### Material shown
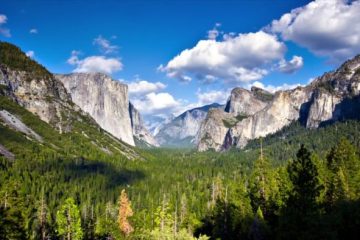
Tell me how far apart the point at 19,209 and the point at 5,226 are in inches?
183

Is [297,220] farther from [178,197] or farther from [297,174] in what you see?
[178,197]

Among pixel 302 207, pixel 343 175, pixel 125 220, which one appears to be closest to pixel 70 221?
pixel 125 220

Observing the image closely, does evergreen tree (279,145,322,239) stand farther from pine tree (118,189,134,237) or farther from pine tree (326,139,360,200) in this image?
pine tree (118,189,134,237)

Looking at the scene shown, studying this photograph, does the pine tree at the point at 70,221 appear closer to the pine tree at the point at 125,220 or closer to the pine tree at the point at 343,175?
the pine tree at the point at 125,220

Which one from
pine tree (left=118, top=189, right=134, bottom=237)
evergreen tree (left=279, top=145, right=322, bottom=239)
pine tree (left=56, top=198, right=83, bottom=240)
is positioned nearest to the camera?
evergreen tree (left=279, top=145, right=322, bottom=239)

...

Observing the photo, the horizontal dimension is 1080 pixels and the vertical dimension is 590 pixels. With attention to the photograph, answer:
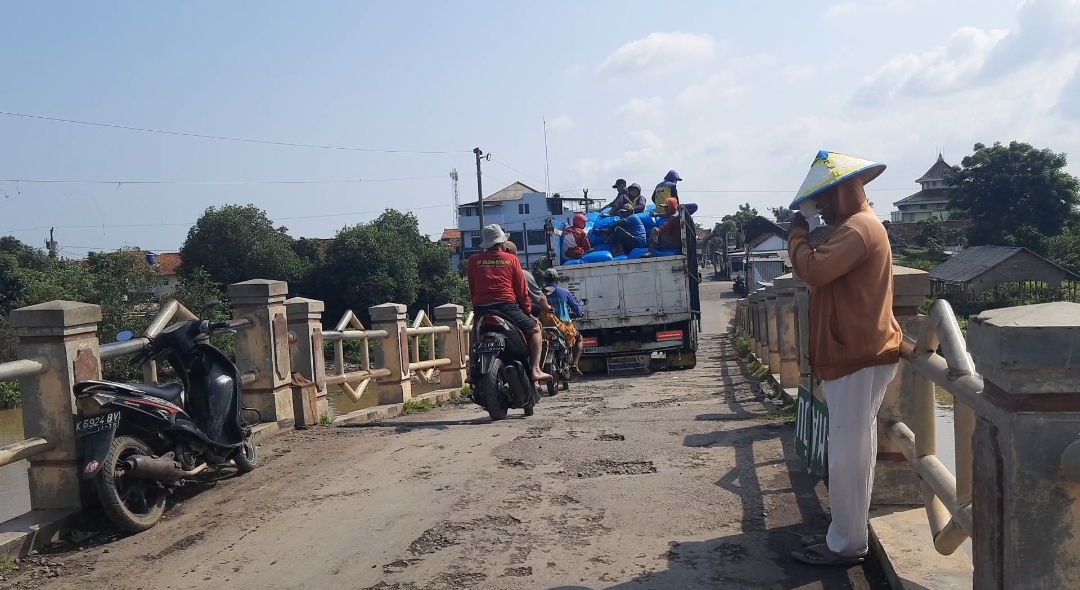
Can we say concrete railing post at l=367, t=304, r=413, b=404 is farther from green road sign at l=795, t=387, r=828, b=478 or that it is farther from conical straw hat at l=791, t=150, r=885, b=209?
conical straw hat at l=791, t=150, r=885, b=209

* * *

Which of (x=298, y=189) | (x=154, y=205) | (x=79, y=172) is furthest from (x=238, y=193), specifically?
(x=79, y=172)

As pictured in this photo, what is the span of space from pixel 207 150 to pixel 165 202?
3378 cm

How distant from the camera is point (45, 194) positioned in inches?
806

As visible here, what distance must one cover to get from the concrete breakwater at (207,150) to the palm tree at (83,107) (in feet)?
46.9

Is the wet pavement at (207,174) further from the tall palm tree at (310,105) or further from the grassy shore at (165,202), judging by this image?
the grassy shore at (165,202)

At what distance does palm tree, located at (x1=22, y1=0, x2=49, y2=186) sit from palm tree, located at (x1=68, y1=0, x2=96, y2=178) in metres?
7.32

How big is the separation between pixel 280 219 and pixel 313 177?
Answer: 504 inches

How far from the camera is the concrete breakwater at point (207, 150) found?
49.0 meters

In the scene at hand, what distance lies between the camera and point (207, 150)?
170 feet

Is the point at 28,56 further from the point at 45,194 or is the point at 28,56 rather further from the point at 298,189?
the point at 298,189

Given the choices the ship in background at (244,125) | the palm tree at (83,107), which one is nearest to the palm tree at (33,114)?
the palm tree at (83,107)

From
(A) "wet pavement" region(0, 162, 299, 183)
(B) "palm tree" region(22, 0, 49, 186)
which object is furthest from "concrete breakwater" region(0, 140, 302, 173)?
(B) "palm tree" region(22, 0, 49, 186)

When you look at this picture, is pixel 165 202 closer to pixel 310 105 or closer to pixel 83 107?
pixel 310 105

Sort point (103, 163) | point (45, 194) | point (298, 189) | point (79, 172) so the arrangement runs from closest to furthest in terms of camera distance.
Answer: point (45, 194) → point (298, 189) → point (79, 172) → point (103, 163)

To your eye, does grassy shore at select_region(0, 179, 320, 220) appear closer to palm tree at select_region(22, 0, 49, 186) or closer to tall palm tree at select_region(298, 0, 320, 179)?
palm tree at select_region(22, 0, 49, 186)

### Task details
Pull out every line in the rows above that contains the string "left", and treat uppercase and lowercase letters as different.

### Answer to this problem
pine tree (left=118, top=189, right=134, bottom=237)
evergreen tree (left=279, top=145, right=322, bottom=239)
pine tree (left=56, top=198, right=83, bottom=240)
evergreen tree (left=279, top=145, right=322, bottom=239)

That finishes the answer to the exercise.